The next step for you as a business owner is to focus on improving the value of your business so that you can sell it for a premium. Just being a successful entrepreneur is typically not enough to become rich. You have to find a way to take the equity you have locked up in your business and turn it into liquid assets. When it comes to selling your business, the three most common options are:

  • Acquisition: This is the headline-popping way some entrepreneurs choose to trade their shares for cash. When Facebook acquired WhatsApp for $19 billion, founders Brian Action and Jan Koum got very rich.
  • Re-capitalization: A minority or majority "re-cap" occurs when you sell a stake in your company (often to a private equity firm) yet continue to run your business as both a manager and part owner, with a chunk of your wealth in liquid assets outside of your business.
  • Management Buyout: In an MBO, you invite your management team (or a family member) to buy you out over time, usually with a mixture of some cash from the profits of your business as well as debt that the managers take on.

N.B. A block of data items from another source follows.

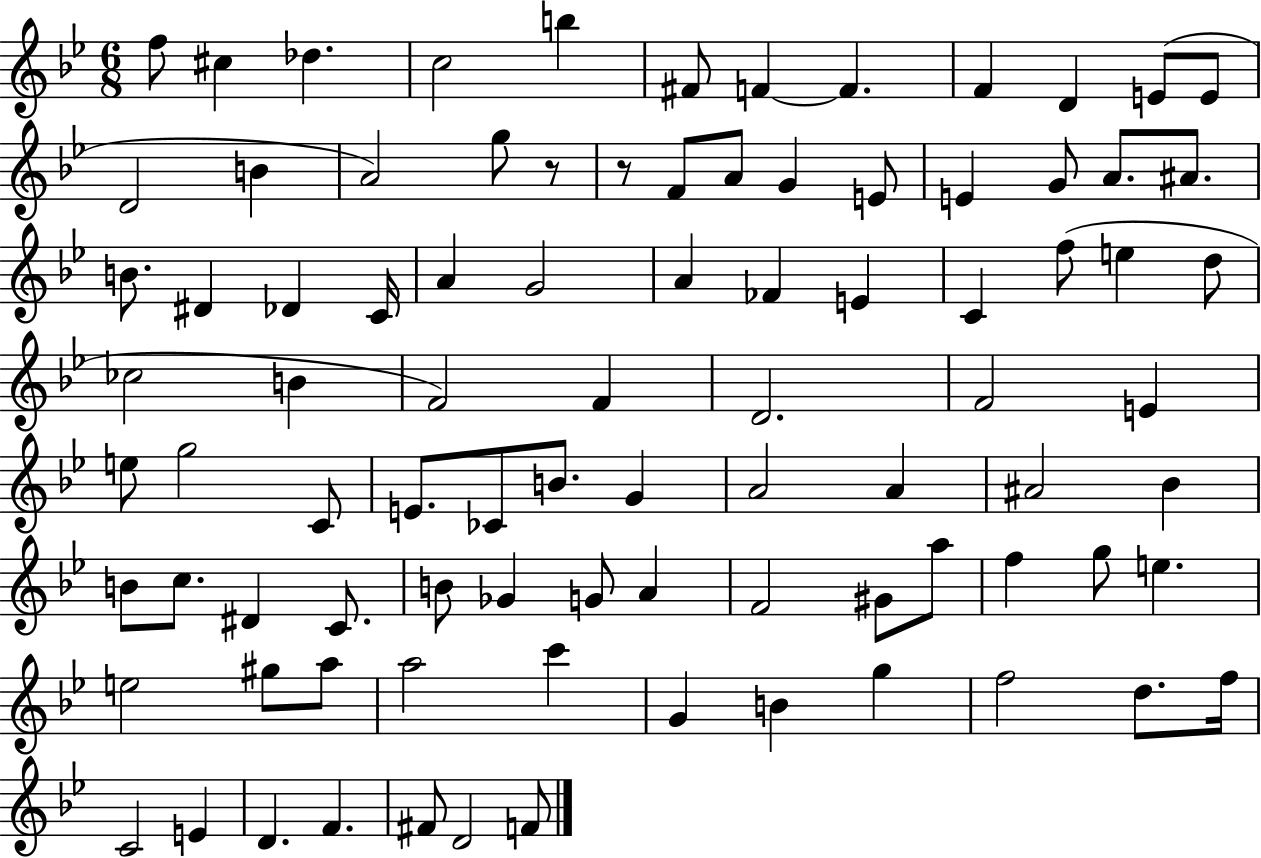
X:1
T:Untitled
M:6/8
L:1/4
K:Bb
f/2 ^c _d c2 b ^F/2 F F F D E/2 E/2 D2 B A2 g/2 z/2 z/2 F/2 A/2 G E/2 E G/2 A/2 ^A/2 B/2 ^D _D C/4 A G2 A _F E C f/2 e d/2 _c2 B F2 F D2 F2 E e/2 g2 C/2 E/2 _C/2 B/2 G A2 A ^A2 _B B/2 c/2 ^D C/2 B/2 _G G/2 A F2 ^G/2 a/2 f g/2 e e2 ^g/2 a/2 a2 c' G B g f2 d/2 f/4 C2 E D F ^F/2 D2 F/2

There are other, less common ways to turn your equity into cash (e.g., an IPO), but the key is turning the illiquid wealth in your business into diversified liquid wealth. The best part about selling a business is that the wealth created is taxed at a very low rate compared to employment income, so you get to keep most of what you make.

You might argue it is better to keep all of your wealth tied up in your business as it grows, but that can be a risky proposition—just ask Lululemon's Chip Wilson or BlackBerry's cofounder Mike Lazaridis. If you keep your money locked up in your business, it also means you may not be able to enjoy the benefits of wealth. You can't use illiquid stock in a private company to buy an around-the-world plane ticket or a ski chalet in Aspen. You actually have to get liquid first.

There are many good reasons to build a business; and for you, wealth creation may not be as important as making an amazing product or leading a great team. But if money is what you're after, there is no better way to get rich than to start and sell a successful business.